Blackthorne gradualmente aprende um pouco de japonês ao longo dos 10 episódios de “Shōgun”, mas conta principalmente com a tradutora Lady Mariko (Anna Sawai), uma cristã japonesa. Durante a primeira conversa de Blackthorne e Toranaga no episódio 2, “Servos de Dois Mestres”, o diretor Jonathan van Tulleken usa close-ups alternados sempre que falam, criando a ilusão de que estão falando um com o outro com compreensão mútua.

À medida que a temporada avança, é mais enfatizado quantas conversas têm três participantes, e não dois: Blackthorne, um dos personagens japoneses, e Mariko. Ao assistir, você ouve não apenas o que Blackthorne e seu colega dizem, mas como Mariko o transmite. Ela quase nunca traduz palavra por palavra, mas resume (e suaviza) o que os homens estão dizendo. Ela é uma mulher com grande capacidade de observação e, longe de ser uma serva zelosa, usa as palavras de outras pessoas para cumprir seus objetivos.

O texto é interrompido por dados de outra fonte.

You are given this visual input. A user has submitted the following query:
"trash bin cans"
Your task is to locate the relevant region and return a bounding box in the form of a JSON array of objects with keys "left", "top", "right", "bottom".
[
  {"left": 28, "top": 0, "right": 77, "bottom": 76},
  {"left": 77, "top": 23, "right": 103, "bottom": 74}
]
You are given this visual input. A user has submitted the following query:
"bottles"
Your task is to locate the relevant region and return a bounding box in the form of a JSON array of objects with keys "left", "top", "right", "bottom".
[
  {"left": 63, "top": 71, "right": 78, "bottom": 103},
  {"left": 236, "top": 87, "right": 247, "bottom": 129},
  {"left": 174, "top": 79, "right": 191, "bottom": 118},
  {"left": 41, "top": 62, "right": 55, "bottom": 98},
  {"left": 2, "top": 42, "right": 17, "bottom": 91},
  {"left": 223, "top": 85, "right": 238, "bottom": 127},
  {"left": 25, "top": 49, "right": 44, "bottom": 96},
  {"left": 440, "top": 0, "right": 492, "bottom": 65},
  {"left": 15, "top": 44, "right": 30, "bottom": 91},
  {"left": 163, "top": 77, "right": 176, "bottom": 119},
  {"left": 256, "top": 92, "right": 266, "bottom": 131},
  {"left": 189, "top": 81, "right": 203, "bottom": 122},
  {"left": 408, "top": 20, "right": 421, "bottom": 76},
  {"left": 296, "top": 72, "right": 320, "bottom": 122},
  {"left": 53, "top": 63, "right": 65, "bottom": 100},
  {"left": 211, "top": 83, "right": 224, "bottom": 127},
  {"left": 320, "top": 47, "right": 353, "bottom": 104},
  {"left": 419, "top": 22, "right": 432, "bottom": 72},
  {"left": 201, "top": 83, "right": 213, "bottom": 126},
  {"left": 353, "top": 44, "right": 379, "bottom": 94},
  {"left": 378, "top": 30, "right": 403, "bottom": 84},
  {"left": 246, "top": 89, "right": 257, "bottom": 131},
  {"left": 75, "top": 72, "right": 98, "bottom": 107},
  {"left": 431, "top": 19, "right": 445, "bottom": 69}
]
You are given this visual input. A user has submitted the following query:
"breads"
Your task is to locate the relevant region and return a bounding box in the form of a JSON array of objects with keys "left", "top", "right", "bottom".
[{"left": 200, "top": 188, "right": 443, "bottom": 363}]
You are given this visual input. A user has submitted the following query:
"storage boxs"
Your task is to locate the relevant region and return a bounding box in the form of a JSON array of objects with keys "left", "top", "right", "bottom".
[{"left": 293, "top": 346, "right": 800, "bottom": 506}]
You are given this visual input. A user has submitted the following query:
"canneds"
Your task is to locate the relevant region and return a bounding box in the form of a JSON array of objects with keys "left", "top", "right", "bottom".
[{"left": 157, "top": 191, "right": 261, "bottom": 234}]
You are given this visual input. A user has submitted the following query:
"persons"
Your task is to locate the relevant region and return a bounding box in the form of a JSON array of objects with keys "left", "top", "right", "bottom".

Blackthorne prova porque precisa de um tradutor no episódio 5, “Broken to the Fist”. Recebendo uma casa e criados de Toranaga, ele ordena que nenhum deles perturbe um faisão abatido pendurado do lado de fora da casa. Ele declara sarcasticamente que eles morrerão se o fizerem porque, com seu japonês limitado, ele não consegue abordar a questão de outra maneira. Quando um de seus servos desobedece à ordem, ele comete seppuku para restaurar sua honra manchada. Blackthorne está horrorizado, mas suas palavras descuidadas levaram a esse fim.

Nesse ponto, “Shōgun” sublinha a dissonância entre a brutalidade do Japão feudal e o decoro estrito. As pessoas podem ser condenadas à morte por serem indelicadas com os seus superiores sociais, e o seppuku é feito com a frequência com que a Confissão sacramental é feita na Europa. No final da 1ª temporada, “A Dream of a Dream”, Toranaga ordenando a um de seus homens: “Por favor, cometa seppuku até o pôr do sol de amanhã”, é o resumo perfeito dessa violência bem-educada.

A linguagem não consiste apenas em conhecer as palavras, mas em saber o que as pessoas querem dizer quando as dizem.

“Shōgun” está sendo transmitido no Hulu e Disney+.